State Dept. says Keystone pipeline would have minimal environmental impact


McClatchy Washington Bureau

The State Department minimized the climate change impact of building the Keystone XL pipeline in its final environmental review issued on Friday, a key finding as President Obama decides whether to approve the controversial project.

The Keystone XL Pipeline would bring crude from the Canadian oil sands to American refineries on the gulf coast. It’s so controversial because tapping the Canadian oil sands would result in the production of more planet-warming gases than conventional sources of oil.

The State Department acknowledges that the oil sands crude produces 17 percent more carbon emissions than average crude and up to 10 percent more than other heavy oil coming from Venezuela and Mexico.

But the agency decided that, even without the Keystone pipeline, the oil sands would still be exploited and transported to market by rail or other pipelines.

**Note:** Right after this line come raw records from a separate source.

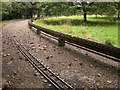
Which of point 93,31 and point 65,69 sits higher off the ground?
point 93,31

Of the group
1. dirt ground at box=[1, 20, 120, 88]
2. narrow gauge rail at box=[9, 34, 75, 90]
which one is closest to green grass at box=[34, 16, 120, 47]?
dirt ground at box=[1, 20, 120, 88]

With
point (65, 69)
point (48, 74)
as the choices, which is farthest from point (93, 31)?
point (48, 74)

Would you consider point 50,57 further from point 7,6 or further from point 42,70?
point 7,6

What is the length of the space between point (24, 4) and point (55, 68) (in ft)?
211

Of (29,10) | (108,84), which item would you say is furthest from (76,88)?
(29,10)

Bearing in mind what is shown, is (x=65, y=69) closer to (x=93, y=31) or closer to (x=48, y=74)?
(x=48, y=74)

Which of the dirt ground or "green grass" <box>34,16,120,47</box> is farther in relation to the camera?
"green grass" <box>34,16,120,47</box>

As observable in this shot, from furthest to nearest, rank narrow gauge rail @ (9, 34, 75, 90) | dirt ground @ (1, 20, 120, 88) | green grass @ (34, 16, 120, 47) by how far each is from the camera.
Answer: green grass @ (34, 16, 120, 47) → dirt ground @ (1, 20, 120, 88) → narrow gauge rail @ (9, 34, 75, 90)

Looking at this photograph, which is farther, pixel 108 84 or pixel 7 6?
pixel 7 6

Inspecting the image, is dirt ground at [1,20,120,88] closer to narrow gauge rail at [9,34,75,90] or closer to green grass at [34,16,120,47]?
narrow gauge rail at [9,34,75,90]

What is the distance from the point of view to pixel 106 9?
39062mm

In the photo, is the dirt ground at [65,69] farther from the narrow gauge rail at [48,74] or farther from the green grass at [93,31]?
the green grass at [93,31]

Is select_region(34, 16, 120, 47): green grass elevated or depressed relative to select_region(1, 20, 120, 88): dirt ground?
elevated

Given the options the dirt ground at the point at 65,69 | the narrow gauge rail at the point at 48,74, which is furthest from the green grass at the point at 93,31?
the narrow gauge rail at the point at 48,74
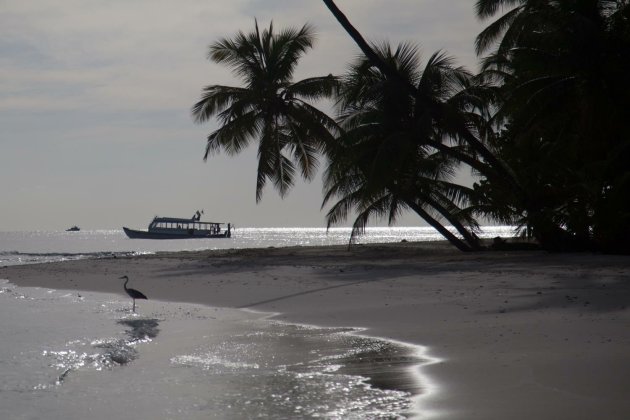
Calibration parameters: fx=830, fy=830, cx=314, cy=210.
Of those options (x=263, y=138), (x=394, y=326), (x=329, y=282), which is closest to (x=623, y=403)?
(x=394, y=326)

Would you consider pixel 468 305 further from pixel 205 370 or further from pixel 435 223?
pixel 435 223

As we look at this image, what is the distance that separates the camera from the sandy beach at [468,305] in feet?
22.5

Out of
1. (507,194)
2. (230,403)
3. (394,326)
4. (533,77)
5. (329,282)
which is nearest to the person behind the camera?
(230,403)

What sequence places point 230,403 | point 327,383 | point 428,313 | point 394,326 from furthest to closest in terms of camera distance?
1. point 428,313
2. point 394,326
3. point 327,383
4. point 230,403

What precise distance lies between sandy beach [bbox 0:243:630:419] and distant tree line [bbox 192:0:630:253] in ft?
5.61

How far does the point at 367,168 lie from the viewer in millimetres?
25703

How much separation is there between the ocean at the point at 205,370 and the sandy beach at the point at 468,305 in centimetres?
50

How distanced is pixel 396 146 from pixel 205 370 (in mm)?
15782

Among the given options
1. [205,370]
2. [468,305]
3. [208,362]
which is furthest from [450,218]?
[205,370]

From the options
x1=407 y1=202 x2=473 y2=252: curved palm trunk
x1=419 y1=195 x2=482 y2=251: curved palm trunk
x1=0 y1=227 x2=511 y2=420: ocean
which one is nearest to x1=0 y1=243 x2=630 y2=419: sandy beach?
x1=0 y1=227 x2=511 y2=420: ocean

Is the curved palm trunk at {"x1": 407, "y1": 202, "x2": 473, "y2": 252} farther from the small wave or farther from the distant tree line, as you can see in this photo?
the small wave

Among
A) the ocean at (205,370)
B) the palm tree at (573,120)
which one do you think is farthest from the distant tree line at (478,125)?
the ocean at (205,370)

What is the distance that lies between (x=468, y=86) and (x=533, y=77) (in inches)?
115

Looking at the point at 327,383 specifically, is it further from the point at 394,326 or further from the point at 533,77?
the point at 533,77
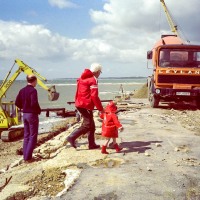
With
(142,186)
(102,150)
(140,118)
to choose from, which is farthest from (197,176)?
(140,118)

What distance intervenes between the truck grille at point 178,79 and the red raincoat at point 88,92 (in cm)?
868

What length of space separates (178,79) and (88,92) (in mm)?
9092

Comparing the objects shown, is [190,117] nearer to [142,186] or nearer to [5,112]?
[142,186]

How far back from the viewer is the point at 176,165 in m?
6.05

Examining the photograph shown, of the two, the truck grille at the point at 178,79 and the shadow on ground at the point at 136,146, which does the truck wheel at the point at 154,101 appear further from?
the shadow on ground at the point at 136,146

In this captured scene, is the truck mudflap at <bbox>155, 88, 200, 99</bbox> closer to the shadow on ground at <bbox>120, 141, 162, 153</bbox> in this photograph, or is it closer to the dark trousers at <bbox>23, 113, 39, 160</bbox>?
the shadow on ground at <bbox>120, 141, 162, 153</bbox>

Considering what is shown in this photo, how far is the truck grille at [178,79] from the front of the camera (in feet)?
48.9

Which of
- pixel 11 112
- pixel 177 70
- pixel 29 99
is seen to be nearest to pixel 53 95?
pixel 11 112

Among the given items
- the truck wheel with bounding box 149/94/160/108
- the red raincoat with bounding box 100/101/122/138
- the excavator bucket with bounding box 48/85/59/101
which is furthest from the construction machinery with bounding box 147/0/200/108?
the red raincoat with bounding box 100/101/122/138

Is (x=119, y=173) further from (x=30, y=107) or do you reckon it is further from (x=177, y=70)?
(x=177, y=70)

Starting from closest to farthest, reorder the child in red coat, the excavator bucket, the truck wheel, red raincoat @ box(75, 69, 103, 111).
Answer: red raincoat @ box(75, 69, 103, 111)
the child in red coat
the truck wheel
the excavator bucket

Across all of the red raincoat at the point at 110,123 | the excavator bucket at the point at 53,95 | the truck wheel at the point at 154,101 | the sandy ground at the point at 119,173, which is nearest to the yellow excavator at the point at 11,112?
the excavator bucket at the point at 53,95

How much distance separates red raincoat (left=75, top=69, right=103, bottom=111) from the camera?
21.9 ft

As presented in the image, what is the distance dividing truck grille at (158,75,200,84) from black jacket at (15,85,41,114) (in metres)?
9.23
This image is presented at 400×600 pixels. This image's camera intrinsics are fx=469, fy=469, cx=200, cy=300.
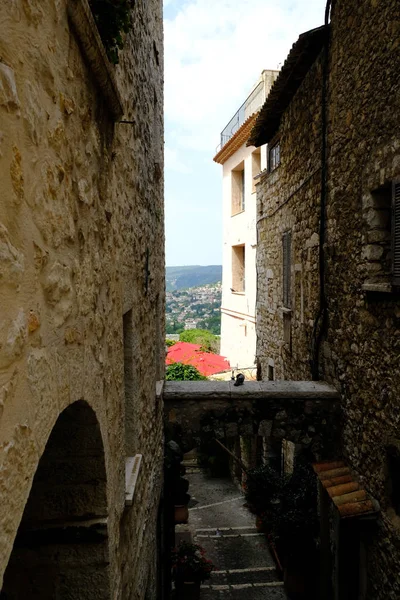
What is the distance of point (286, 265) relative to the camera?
8.31m

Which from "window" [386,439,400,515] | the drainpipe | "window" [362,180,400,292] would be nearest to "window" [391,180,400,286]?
"window" [362,180,400,292]

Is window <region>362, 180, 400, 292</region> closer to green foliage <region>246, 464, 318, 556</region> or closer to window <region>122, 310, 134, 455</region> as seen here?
window <region>122, 310, 134, 455</region>

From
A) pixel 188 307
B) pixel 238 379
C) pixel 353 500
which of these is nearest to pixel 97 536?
pixel 353 500

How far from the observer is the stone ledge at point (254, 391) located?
605cm

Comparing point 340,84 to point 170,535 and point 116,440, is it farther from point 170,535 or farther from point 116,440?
point 170,535

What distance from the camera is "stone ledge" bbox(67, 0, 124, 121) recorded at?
5.55 feet

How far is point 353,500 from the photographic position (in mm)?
4957

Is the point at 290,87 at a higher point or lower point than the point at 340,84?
higher

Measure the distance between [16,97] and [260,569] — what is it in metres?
8.88

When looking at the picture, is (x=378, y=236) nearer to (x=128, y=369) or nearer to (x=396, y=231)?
(x=396, y=231)

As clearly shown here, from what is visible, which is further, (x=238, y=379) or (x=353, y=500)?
(x=238, y=379)

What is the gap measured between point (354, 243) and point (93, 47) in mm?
4077

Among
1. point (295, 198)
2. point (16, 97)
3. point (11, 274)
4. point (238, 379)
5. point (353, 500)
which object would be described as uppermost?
point (295, 198)

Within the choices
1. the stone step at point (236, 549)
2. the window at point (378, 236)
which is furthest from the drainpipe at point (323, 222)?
the stone step at point (236, 549)
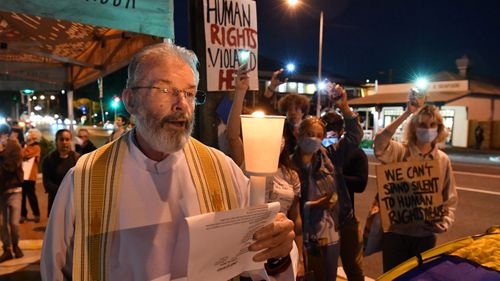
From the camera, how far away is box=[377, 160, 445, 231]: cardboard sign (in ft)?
12.3

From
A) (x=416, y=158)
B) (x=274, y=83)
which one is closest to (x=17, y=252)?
(x=274, y=83)

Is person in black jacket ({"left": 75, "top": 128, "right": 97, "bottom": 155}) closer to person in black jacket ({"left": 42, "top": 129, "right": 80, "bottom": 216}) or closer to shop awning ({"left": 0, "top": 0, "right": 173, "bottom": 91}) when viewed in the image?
shop awning ({"left": 0, "top": 0, "right": 173, "bottom": 91})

“Approval or denial of any one crude oil transport project, including the proposed project, is unlikely to significantly impact the rate of extraction in the oil sands,” the State Department concluded in its analysis.

Friday’s release of the report triggers a 90-day review of whether the pipeline is in the national interest. Secretary of State John Kerry will then weigh in and President Obama will ultimately decide whether to allow construction of the Keystone pipeline.

Environmental groups disputed the State Department’s conclusion and said Obama must veto the pipeline.

“Piping the dirtiest oil on the planet through the heart of America would endanger our farms, our communities, our fresh water and our climate,” said Susan Casey-Lefkowitz of the Natural Resources Defense Council. “That is absolutely not in our national interest.”

Other environmental groups said oil industry influence skewed the report. The inspector general is investigating complaints that the State Department’s main contractor on the Keystone report, ERM Group Inc., has a conflict of interest because of its business ties to TransCanada Corp., the pipeline company that is seeking to build Keystone.

A State Department official Friday denied the conflict of interest.

“There were very rigorous conflict of interest screening guidelines and we feel very confident there are no issues with this contractor,” said Assistant Secretary of State for Oceans and International Environmental and Scientific Affairs Kerri Ann Jones.